Here I will list some ideas and methods that will be explored to further this project and improve this model.

In order to provide a reasonable experience for the user, the algorithm runtime must be considered. A function like Rprof() could be used in this diagnostic process.
As it is a text prediction algorithm, it will be made for the purpose of use on smartphones. Smartphones have limited memory and processing power so considering how much RAM is required and how much space objects take up will be necessary. Functions like gc() and object.size() will help.
The data only accounts for a limited range of possible word sequences. It would be useful to consider adding a process which accounts for word combinations that haven’t appeared in the dataset. ‘Backoff models’ will be worth exploring.

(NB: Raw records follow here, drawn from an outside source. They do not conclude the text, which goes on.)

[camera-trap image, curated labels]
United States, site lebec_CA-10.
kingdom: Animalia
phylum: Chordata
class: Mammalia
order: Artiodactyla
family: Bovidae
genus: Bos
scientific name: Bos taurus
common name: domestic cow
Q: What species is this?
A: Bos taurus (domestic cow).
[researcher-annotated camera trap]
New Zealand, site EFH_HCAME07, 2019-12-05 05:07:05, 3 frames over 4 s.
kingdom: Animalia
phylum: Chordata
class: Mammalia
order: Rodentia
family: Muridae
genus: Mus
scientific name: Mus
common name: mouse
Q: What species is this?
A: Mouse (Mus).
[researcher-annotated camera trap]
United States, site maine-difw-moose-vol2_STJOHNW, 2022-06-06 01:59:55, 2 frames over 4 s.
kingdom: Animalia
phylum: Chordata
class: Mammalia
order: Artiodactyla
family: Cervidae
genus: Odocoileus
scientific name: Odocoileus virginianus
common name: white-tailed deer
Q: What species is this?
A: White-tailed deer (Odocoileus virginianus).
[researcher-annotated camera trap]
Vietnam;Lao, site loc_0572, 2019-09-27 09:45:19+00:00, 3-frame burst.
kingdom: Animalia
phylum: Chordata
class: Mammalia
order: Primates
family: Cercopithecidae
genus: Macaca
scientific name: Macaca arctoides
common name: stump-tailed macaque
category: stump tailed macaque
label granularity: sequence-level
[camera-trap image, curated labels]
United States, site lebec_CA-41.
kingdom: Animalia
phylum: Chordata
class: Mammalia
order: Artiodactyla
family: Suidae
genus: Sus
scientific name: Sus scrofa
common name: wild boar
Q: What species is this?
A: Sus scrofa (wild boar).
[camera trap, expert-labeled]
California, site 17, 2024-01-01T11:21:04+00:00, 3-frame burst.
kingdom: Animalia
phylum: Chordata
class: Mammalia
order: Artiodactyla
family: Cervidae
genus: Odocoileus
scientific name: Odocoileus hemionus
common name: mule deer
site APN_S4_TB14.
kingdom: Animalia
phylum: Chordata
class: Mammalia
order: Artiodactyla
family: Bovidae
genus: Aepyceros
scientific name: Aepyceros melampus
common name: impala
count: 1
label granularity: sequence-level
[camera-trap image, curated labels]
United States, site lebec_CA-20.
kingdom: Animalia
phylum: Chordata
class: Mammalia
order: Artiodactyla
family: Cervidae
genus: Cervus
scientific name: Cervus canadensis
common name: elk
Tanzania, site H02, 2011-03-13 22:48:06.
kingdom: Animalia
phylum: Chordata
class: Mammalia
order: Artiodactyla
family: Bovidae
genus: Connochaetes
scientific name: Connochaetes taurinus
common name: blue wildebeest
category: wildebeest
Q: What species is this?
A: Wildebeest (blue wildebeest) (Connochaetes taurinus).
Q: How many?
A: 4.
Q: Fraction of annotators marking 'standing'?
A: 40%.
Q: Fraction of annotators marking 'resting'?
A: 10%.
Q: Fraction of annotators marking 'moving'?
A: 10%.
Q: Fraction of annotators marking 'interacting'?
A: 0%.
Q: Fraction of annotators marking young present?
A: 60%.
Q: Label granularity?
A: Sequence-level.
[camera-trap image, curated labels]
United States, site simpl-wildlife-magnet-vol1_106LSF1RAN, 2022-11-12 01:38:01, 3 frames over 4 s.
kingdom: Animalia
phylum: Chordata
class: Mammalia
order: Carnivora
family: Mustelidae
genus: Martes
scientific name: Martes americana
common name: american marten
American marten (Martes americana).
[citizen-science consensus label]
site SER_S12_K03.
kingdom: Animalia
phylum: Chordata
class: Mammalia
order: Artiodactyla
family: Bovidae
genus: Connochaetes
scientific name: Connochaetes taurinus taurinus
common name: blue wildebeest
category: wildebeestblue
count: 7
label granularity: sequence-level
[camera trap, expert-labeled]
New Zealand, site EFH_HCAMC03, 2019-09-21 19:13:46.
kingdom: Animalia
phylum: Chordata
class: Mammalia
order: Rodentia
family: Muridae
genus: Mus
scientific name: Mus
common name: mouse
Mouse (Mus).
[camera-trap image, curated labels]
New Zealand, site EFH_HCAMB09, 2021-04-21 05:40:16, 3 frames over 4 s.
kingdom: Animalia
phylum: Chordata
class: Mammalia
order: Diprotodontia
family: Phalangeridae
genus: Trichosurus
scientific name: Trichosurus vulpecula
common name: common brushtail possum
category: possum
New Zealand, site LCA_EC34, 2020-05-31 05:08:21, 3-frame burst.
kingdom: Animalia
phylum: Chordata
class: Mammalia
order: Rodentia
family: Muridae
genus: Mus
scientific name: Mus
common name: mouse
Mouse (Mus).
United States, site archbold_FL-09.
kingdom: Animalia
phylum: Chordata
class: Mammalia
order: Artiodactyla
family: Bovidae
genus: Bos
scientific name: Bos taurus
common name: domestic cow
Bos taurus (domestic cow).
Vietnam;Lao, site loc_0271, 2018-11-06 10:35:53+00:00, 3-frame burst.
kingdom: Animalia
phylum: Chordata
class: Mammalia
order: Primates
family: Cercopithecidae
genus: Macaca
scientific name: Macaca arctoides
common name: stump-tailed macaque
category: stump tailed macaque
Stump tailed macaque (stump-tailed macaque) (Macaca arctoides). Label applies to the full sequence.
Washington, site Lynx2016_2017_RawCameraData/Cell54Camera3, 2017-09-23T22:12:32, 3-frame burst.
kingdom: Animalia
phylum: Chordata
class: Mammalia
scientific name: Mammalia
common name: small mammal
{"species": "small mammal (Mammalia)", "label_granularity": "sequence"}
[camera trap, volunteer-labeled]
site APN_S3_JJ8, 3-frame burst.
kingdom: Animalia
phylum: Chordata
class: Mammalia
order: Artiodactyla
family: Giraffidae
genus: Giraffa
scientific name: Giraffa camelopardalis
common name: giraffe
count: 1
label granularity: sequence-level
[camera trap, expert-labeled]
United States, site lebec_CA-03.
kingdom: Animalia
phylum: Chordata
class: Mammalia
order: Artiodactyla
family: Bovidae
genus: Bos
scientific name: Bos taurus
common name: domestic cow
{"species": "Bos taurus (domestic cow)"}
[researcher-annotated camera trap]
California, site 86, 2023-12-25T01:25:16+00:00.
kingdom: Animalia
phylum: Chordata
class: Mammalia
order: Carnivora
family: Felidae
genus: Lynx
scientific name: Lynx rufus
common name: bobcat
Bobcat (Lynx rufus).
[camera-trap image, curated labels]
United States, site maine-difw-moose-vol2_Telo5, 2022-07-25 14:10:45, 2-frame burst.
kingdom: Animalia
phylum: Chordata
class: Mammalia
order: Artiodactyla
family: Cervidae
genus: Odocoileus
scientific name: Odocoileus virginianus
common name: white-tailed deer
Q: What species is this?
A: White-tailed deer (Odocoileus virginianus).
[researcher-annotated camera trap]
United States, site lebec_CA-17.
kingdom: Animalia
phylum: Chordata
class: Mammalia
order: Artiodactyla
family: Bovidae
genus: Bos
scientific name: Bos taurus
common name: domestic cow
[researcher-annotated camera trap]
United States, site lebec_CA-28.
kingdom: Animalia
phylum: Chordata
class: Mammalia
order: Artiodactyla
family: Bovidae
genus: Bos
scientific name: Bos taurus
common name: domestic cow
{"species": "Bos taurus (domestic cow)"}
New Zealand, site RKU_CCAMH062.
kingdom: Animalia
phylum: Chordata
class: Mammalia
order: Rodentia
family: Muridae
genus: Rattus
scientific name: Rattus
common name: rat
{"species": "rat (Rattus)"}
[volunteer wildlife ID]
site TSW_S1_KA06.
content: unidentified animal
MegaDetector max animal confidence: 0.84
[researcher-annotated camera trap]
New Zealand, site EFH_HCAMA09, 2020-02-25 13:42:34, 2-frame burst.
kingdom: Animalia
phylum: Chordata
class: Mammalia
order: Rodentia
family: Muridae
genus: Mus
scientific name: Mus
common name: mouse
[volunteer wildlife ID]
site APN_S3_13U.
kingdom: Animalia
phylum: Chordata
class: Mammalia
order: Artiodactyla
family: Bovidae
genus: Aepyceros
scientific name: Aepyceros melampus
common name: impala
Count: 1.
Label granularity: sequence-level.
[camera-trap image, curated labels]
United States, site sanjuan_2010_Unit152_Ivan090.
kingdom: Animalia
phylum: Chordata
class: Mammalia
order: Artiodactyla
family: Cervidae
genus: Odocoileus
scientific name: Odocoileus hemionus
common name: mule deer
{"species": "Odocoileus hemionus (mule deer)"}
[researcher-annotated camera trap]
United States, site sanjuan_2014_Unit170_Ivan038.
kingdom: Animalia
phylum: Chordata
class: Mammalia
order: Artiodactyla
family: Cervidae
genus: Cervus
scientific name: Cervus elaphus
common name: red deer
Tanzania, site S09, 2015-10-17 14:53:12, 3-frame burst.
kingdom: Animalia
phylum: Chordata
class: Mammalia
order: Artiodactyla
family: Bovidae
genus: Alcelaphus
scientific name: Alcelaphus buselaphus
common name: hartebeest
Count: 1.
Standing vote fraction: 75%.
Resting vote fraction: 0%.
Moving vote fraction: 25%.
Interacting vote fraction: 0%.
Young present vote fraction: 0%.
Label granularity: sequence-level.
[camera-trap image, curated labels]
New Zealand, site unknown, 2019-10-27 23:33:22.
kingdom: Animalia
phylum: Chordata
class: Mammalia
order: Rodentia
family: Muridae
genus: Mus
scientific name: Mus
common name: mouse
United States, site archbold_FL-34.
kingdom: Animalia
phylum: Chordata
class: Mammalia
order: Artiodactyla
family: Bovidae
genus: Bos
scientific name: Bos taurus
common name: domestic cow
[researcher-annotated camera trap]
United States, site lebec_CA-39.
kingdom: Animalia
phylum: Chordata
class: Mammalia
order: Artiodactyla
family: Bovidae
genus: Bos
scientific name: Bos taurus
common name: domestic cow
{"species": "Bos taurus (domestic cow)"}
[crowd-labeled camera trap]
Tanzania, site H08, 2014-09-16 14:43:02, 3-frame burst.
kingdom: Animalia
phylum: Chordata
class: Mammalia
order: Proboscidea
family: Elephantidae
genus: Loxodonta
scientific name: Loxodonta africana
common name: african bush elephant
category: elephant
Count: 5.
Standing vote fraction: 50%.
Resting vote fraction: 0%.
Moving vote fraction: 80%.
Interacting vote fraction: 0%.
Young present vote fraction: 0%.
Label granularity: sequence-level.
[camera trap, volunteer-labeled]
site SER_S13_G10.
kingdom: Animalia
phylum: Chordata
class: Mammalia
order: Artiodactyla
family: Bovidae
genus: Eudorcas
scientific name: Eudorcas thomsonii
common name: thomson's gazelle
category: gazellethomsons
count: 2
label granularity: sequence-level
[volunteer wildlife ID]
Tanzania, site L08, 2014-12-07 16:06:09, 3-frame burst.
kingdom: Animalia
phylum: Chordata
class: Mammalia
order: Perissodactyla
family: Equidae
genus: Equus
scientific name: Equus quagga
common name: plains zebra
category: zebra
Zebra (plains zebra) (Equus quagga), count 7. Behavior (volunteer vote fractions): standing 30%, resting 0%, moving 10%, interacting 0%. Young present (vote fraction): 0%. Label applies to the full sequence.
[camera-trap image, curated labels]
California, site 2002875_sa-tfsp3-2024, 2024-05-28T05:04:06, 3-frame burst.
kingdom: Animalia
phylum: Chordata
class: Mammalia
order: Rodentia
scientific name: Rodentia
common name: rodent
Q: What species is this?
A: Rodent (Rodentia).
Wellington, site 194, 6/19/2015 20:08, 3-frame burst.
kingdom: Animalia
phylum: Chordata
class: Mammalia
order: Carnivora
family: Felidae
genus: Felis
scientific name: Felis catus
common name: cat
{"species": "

My first model draft could be simplified. I should consider how to condense the code with quicker ways to achieve the same results. Also to clean it, I would like to improve the argument input simplicity. For instance, instead of the currently required 3, "people", "always", I would like "people always" to be sufficient.